For Richmond, the support reached beyond tuition. “When I lost my OFW mother, the ELAP program became one of my support. It didn’t just help me continue my studies, it also lifted a burden from my heart and reminded me I wasn’t alone in my grief,” he said.
His connection to the agency deepened when he served as an intern at the OWWA Regional Welfare Office XI. There, he watched the people behind the programs work directly with overseas workers and their families. “They showed me what a government office should truly be—compassionate, reliable, and wholeheartedly for the people,” he said.
ELAP is built around families like his. The program assists dependents of deceased OFWs who held active OWWA membership at the time of death, pairing educational grants for a qualified child with livelihood support for surviving family members — a design meant to help households rebuild rather than simply survive a crisis.

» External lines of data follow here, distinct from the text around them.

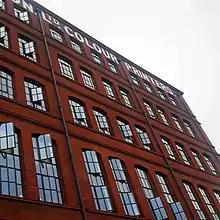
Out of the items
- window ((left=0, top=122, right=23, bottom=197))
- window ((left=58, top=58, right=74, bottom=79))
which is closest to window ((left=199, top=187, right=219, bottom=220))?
window ((left=58, top=58, right=74, bottom=79))

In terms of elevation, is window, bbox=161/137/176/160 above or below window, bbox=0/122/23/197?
above

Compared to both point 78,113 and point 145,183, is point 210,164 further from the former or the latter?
point 78,113

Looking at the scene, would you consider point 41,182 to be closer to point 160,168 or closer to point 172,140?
point 160,168

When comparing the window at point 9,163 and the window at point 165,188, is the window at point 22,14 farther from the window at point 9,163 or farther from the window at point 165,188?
the window at point 165,188

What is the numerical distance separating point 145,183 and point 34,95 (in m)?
6.30

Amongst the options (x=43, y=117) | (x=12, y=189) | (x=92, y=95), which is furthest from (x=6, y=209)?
(x=92, y=95)

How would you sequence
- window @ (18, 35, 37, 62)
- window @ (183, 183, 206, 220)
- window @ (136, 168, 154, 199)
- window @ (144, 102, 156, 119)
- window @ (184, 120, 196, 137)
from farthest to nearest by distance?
window @ (184, 120, 196, 137) → window @ (144, 102, 156, 119) → window @ (183, 183, 206, 220) → window @ (18, 35, 37, 62) → window @ (136, 168, 154, 199)

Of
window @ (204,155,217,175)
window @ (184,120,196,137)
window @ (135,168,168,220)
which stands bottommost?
window @ (135,168,168,220)

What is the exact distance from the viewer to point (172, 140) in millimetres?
20953

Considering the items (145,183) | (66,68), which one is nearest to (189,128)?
(145,183)

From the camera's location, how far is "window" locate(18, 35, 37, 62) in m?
15.5

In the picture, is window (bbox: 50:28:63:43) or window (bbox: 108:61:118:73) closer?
window (bbox: 50:28:63:43)

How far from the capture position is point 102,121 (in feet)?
52.7

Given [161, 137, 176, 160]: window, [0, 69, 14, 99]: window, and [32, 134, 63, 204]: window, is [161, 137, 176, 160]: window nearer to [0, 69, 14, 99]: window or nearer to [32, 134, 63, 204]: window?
[32, 134, 63, 204]: window
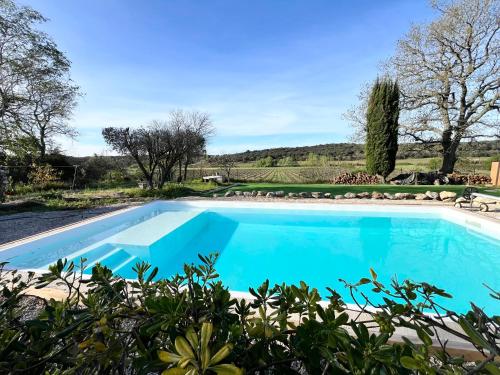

OWWA continues to expand its scholarship and educational assistance offerings so that more children and qualified dependents of overseas workers can reach graduation. In Richmond’s case, the agency framed his achievement as evidence that social protection functions as a long-term investment in a family’s future, not only emergency relief at the moment of loss.
Addressing the office that carried him through, Richmond offered his gratitude directly: “Thank you, OWWA. Continue to be the hope and home for every OFW family left behind.”